Third, of 253 studies that met our eligibility criteria, only 58 reported data on functioning as an outcome. Most of all, there was scarcity of evidence for interventions other than CBT, and for some interventions, the evidence is based on few studies only. Results need therefore to be interpreted with caution.

A further limitation of the current analysis, and of studies on psychological interventions in patients with schizophrenia in general, is that participants of the studies are generally also receiving antipsychotic medication. Insufficient details on the medication were provided in the studies, so that it was not possible to disentangle the effect of psychological and pharmacological therapy. Randomization ensures that the observed effect sizes refer to the presence of the psychological intervention.

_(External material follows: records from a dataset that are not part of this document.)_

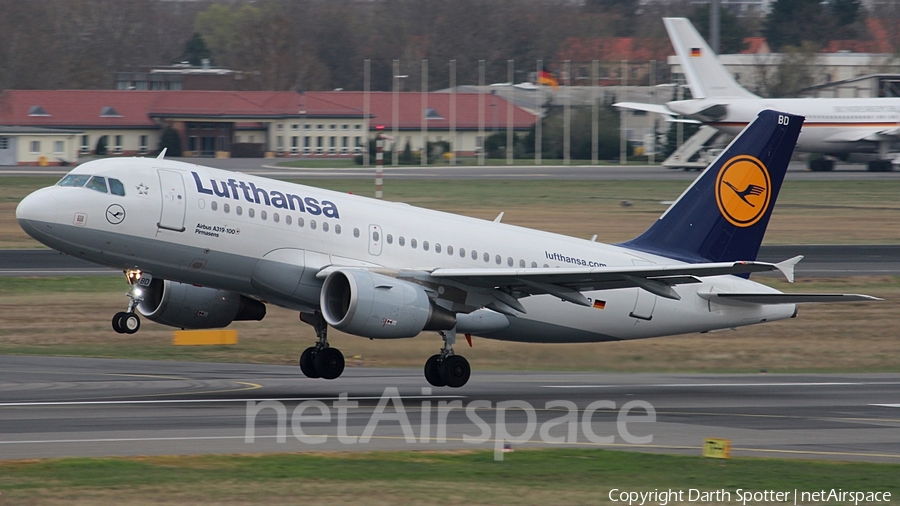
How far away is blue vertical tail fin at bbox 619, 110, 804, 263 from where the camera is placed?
29.4 m

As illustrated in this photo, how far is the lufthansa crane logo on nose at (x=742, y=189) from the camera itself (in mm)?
29359

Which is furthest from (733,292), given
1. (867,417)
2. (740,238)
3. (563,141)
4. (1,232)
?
(563,141)

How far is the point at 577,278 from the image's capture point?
24.8 meters

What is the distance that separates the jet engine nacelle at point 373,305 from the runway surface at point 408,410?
1642mm

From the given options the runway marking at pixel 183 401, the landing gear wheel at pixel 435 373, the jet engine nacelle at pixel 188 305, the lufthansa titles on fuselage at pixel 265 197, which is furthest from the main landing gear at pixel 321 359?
the lufthansa titles on fuselage at pixel 265 197

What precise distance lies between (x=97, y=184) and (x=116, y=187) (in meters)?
0.38

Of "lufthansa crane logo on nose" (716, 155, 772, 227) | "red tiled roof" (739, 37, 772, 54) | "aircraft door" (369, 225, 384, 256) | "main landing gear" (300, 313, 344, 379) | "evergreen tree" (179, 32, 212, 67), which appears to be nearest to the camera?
"aircraft door" (369, 225, 384, 256)

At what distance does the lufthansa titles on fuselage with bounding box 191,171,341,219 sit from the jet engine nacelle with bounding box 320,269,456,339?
6.42ft

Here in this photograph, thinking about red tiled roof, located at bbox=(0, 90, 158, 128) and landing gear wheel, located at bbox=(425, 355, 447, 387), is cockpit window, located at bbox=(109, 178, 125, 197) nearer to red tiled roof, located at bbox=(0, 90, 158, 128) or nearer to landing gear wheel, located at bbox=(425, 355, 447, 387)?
landing gear wheel, located at bbox=(425, 355, 447, 387)

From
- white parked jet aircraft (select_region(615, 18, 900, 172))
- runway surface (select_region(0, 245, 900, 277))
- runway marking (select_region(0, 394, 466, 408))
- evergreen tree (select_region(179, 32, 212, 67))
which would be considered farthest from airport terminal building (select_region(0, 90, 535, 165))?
runway marking (select_region(0, 394, 466, 408))

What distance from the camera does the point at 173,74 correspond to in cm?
14162

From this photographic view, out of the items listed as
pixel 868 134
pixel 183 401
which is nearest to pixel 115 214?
pixel 183 401

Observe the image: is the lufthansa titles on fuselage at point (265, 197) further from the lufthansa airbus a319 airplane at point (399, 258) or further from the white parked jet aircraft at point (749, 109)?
the white parked jet aircraft at point (749, 109)

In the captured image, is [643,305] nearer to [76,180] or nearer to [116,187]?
[116,187]
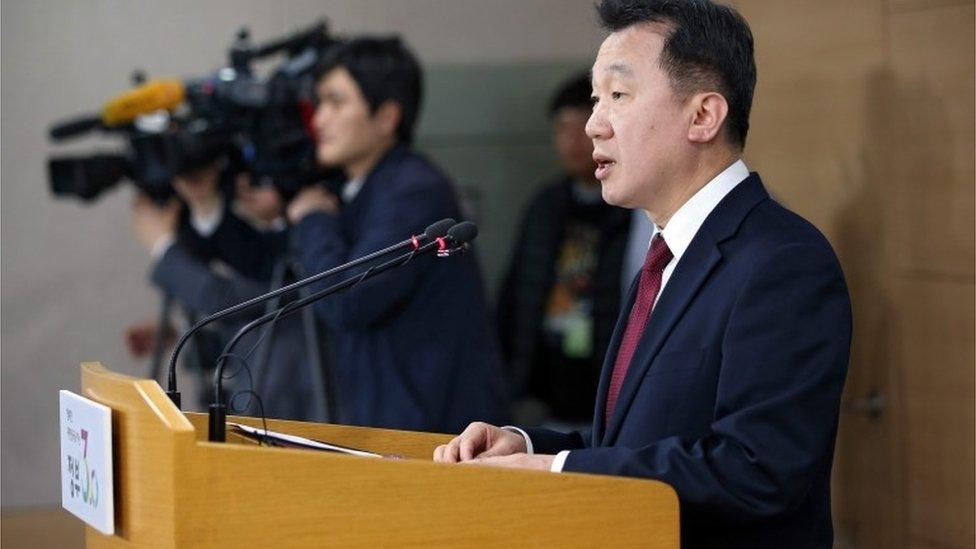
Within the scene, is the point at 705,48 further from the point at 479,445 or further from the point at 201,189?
the point at 201,189

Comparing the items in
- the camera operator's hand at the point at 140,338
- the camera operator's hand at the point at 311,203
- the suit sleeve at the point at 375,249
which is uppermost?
the camera operator's hand at the point at 311,203

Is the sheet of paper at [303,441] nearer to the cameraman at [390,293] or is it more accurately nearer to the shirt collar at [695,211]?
the shirt collar at [695,211]

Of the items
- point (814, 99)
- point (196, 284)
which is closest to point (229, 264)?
point (196, 284)

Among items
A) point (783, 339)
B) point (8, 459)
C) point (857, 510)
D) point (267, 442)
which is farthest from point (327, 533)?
point (8, 459)

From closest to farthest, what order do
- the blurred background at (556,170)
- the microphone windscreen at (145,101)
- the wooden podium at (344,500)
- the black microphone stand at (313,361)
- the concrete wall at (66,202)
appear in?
the wooden podium at (344,500)
the blurred background at (556,170)
the black microphone stand at (313,361)
the microphone windscreen at (145,101)
the concrete wall at (66,202)

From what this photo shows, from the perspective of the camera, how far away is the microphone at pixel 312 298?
5.82ft

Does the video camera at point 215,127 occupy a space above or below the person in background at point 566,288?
above

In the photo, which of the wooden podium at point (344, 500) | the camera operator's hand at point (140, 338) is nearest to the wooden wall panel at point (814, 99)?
the wooden podium at point (344, 500)

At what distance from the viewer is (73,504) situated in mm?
1869

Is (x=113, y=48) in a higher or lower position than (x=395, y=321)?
higher

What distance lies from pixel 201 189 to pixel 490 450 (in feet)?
8.32

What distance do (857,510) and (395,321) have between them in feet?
3.83

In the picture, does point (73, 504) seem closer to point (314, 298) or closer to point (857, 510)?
point (314, 298)

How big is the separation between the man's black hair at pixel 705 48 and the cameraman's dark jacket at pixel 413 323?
5.29 ft
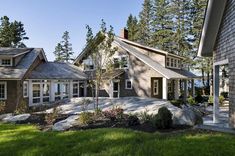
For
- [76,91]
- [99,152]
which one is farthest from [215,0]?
[76,91]

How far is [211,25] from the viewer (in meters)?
11.4

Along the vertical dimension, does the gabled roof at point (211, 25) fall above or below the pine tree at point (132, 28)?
below

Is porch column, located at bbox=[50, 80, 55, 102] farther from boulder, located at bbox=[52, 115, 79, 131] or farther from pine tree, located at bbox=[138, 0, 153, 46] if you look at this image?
pine tree, located at bbox=[138, 0, 153, 46]

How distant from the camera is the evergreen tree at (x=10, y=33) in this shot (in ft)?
162

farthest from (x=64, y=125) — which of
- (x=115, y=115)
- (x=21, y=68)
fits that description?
(x=21, y=68)

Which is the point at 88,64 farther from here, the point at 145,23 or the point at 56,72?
the point at 145,23

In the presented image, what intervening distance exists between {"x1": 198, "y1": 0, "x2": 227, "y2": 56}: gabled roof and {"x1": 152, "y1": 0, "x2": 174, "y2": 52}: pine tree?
2999 cm

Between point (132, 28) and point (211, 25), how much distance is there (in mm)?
43911

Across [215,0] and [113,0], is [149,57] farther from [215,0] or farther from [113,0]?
[215,0]

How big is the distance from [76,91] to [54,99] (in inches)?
143

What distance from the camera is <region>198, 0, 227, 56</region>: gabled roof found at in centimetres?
1035

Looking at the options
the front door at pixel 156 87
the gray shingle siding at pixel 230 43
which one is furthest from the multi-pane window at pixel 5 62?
the gray shingle siding at pixel 230 43

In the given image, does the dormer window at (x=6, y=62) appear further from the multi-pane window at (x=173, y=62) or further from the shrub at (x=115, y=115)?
the multi-pane window at (x=173, y=62)

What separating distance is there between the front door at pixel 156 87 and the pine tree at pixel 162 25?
1618 centimetres
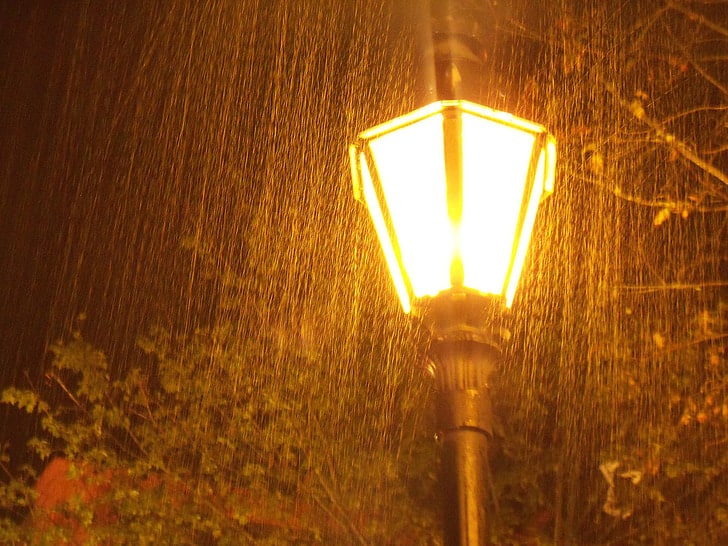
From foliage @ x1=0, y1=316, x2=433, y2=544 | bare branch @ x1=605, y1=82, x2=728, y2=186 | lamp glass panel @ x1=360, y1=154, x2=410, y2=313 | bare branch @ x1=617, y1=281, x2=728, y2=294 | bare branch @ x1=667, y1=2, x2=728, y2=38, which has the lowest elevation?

Finally, the certainty of the evidence was evaluated as very low with the GRADE approach. This evaluation is motivated by three aspects; (i) the studies providing data are mostly at overall moderate or high risk of bias; (ii) there was substantial heterogeneity. This may be due to the fact that we analyzed the results of studies with different duration together. The meta-regression analysis investigating the role of study duration was of borderline significance, so this aspect remains unclear; (iii) the results are potentially affected by small study effect, that can be associated with publication bias. Even if we conducted a thorough literature search, including study registries and gray literature, it is possible that some small studies favoring the control condition remained unpublished and were not possible to detect.

Implications for future research and practice

Despite limitations, the present data suggest that psychological interventions can improve functioning in people with schizophrenia. In particular, CBT and third-wave CBT interventions seem to have a positive effect on functioning.

To increase the amount of evidence on other treatments, future trials investigating psychological interventions for schizophrenia should address functioning among outcomes, not only psychopathology.